US Secretary of State John Kerry said a “definitive” UN report had proved that the Syrian government was behind a deadly chemical weapons attack in the Damascus suburbs of Ghouta on August 21.
But Damascus – backed by Moscow – insists that rebel forces carried out the attack.
The West also wants any UN resolution on Syria’s chemical weapons to include the threat of military force in the result of non-compliance – but Russia objects to any mention of this.
Syria’s President Bashar al-Assad, in an interview with Fox News, said it could take about a year to destroy Syria’s chemical stockpiles and could cost about $1 billion.
Under the ceasefire deal in Azaz the two rebel sides have agreed to exchange prisoners and hand back property.
Two rival Syrian rebel groups in the northern town of Azaz have agreed a ceasefire
It is unclear whether the ceasefire will have an impact on clashes between the groups elsewhere in the country.
Analysts say there is more chance that the US and other Western powers may arm the Free Syrian Army if it shows a distinct separation from the Islamists.
The fighting in Azaz began when a wounded rebel – either from ISIS or from an allied group, al-Muhajireen – was taken to a field clinic and, while there, he was filmed as part of a fundraising exercise.

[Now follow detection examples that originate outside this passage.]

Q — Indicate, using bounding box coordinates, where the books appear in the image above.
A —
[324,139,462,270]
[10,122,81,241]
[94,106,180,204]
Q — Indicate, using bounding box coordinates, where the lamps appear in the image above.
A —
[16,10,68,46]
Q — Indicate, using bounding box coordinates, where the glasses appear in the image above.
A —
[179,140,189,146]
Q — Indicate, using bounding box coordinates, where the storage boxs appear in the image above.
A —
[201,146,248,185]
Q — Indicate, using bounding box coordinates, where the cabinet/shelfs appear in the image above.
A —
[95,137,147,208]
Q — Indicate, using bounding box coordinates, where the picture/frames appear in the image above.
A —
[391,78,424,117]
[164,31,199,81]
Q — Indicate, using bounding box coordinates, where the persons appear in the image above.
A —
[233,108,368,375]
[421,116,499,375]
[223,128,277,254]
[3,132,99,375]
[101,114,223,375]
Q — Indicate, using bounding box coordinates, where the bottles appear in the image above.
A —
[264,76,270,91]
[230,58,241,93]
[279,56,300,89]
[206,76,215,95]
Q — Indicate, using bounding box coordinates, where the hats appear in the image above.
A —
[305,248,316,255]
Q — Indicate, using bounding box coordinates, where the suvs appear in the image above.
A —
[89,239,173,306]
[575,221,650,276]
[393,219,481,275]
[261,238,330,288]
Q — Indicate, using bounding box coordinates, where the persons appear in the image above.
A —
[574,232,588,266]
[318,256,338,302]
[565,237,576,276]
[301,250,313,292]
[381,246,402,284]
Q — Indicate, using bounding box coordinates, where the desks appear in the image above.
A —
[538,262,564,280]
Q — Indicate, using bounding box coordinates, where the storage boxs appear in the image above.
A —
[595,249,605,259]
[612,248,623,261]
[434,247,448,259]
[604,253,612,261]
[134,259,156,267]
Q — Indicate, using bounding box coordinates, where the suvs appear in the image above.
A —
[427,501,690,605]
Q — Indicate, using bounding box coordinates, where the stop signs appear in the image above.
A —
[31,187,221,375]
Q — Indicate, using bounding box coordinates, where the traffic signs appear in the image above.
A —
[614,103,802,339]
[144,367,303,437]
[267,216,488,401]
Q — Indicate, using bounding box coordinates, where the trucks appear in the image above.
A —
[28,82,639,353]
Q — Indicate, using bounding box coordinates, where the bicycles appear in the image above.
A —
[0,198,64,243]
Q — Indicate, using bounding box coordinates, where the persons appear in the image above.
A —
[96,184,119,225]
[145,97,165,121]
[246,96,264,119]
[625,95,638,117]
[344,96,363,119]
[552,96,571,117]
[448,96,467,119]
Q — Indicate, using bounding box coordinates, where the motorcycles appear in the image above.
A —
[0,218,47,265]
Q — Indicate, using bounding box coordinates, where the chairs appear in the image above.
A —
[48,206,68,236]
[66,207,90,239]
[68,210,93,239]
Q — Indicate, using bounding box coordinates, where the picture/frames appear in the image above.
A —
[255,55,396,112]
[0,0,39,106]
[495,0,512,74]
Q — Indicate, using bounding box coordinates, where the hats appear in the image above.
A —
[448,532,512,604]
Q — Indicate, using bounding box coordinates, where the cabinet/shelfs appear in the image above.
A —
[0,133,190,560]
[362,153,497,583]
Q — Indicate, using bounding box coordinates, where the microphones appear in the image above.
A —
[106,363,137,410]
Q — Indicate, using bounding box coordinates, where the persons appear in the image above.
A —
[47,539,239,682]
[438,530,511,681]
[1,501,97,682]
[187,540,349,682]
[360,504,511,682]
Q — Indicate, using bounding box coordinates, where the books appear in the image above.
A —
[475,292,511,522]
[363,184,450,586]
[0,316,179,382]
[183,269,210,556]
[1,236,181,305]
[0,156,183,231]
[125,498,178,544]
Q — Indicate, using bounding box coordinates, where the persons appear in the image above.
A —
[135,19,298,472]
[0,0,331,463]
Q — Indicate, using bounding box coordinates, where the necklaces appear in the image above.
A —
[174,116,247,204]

The wounded fighter demanded the film, and called some of his friends to come and help him.
Free Syrian Army (FSA) rebels from a unit called the Northern Storm brigade were guarding the field clinic, and there was a confrontation which ended up with ISIS launching a full attack on the town, pushing out the Northern Storm brigade.
ISIS is reported to have made a number of arrests of activists, journalists and even Sharia court officials during the time it controlled Azaz.
One eyewitness inside the town said no-one was smoking on the streets – tobacco is forbidden according to strict Islamist doctrine.
While the Azaz violence seems to have been the result of a particular set of circumstances rather than a long-planned offensive, our correspondent says there is a record of skirmishes between the Jihadis and FSA brigades for control of the border crossings into Turkey.
Meanwhile, the party of Syria’s Deputy Prime Minister Qadri Jamil insists he was misquoted in Friday’s edition of the UK’s Guardian newspaper.
Qadri Jamil reportedly told the paper that the civil war had reached stalemate, with neither government forces nor the rebels strong enough to win – and that the government would use proposed talks in Geneva to call for a ceasefire.
But the People’s Will Party said the Guardian journalist was ”neither precise nor professional” about what he quoted Qadri Jamil as saying.
Iranian President Hassan Rouhani has said Tehran is ready to help broker peace in Syria, as part of what he called his country’s “constructive engagement” policy with other nations.
In an article in the Washington Post newspaper, Hassan Rouhani wrote: “We must create an atmosphere where peoples of the region can decide their own fates.”
Correspondents say the article is the latest signal that Hassan Rouhani wants to improve Iran’s relationship with the US and other countries that believe Iran is developing nuclear weapons.